Calculating a Jump is very simple
Ok, so you have "EB02".
Then EB = Jmp
And 02 = how far it'll Jump (in Hex)
So let's take this example:

0 1 2 3 4 5 6 7 8 9
EB 02 33 C0 6A 00 58 0C 01 50 9D C3
|______^

Here "EB02" will jump to the Opcode 6A.
If you would change here EB02 -> EB09 it would jump to the "C3" (ret)
If you want to calculate a Jump then take the Offset of the instruction you want it to jump to and then SUB the Offset behind the actual Jump
With "near" (like EB, 74, 75 etc...) and "far" (like E8, E9, 0F84 etc...) Jumps there's also one other thing.
A Jump/call can jump Forwards but it can ofcourse also jump backwards
To calculate a backwards Jump take the Offset after the actual Jump and SUB the Offset where the instruction is located you want to Jump to
Here's a little table for backwards Jumping because it's a little different then Forwards

0 1 2 3 4 5 6 7 8 9 A B C D E F
F E D C B A 9 8 7 6 5 4 3 2 1 0

So a little example:

5 4 3 2 1 0
33 C0 EB 05 EB FA 33 C9
^_____________|

So you could translate "EBFA" (With the above Table) into:

FA
||
05

And so it Jumps to the Opcode "33"
And you asked:

"What I don't get is how can 02 stand for 00401497?"

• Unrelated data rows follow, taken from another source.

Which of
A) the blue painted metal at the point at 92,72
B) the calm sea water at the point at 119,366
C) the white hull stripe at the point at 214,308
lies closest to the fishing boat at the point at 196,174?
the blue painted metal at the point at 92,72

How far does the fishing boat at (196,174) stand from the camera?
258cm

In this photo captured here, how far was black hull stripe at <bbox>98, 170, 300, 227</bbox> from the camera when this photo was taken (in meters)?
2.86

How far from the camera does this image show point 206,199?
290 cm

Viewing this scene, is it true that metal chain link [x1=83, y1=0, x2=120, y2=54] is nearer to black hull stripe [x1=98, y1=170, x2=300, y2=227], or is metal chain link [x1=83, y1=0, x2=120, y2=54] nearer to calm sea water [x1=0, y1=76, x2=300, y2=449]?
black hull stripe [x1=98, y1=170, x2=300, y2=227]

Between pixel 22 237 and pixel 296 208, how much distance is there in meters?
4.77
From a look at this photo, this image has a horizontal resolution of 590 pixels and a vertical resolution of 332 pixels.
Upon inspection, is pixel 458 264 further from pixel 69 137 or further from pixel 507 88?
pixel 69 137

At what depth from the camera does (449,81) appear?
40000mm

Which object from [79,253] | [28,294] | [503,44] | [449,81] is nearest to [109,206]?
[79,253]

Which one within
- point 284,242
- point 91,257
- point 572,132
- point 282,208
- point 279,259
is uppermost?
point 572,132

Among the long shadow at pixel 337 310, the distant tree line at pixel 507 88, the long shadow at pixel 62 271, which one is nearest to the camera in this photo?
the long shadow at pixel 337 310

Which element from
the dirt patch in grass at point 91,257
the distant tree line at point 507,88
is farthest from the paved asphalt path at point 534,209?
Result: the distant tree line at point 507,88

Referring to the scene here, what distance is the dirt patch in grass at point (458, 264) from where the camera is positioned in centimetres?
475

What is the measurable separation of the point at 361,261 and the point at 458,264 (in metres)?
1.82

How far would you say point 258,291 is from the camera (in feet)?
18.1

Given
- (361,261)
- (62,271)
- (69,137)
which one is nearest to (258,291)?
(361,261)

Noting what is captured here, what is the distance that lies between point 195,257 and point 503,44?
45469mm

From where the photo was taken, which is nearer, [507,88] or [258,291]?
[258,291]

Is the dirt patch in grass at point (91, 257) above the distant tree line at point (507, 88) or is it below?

that's very logical check the next example:

00401493 EB02 ----
00401495 33C0 |
00401497 6A00 <--
00401499 58
etc...

See those Offsets?
Ok, i'm gonna quit now and i hope you understand it ;D

Cya...

CoDe_InSiDe
nofun
July 3rd, 2001, 15:55
See those Offsets?
Hey, I see em!

Thanks for the indepth detail CoDe_InSiDe!

It all makes sense now
aimless
July 4th, 2001, 10:38
You might also want to try out the jump generator from protools.cjb.net in the "utils" section....
nofun
July 4th, 2001, 17:44
Thanx for the tip. BTW, it was in the compilers -> misc tools sec.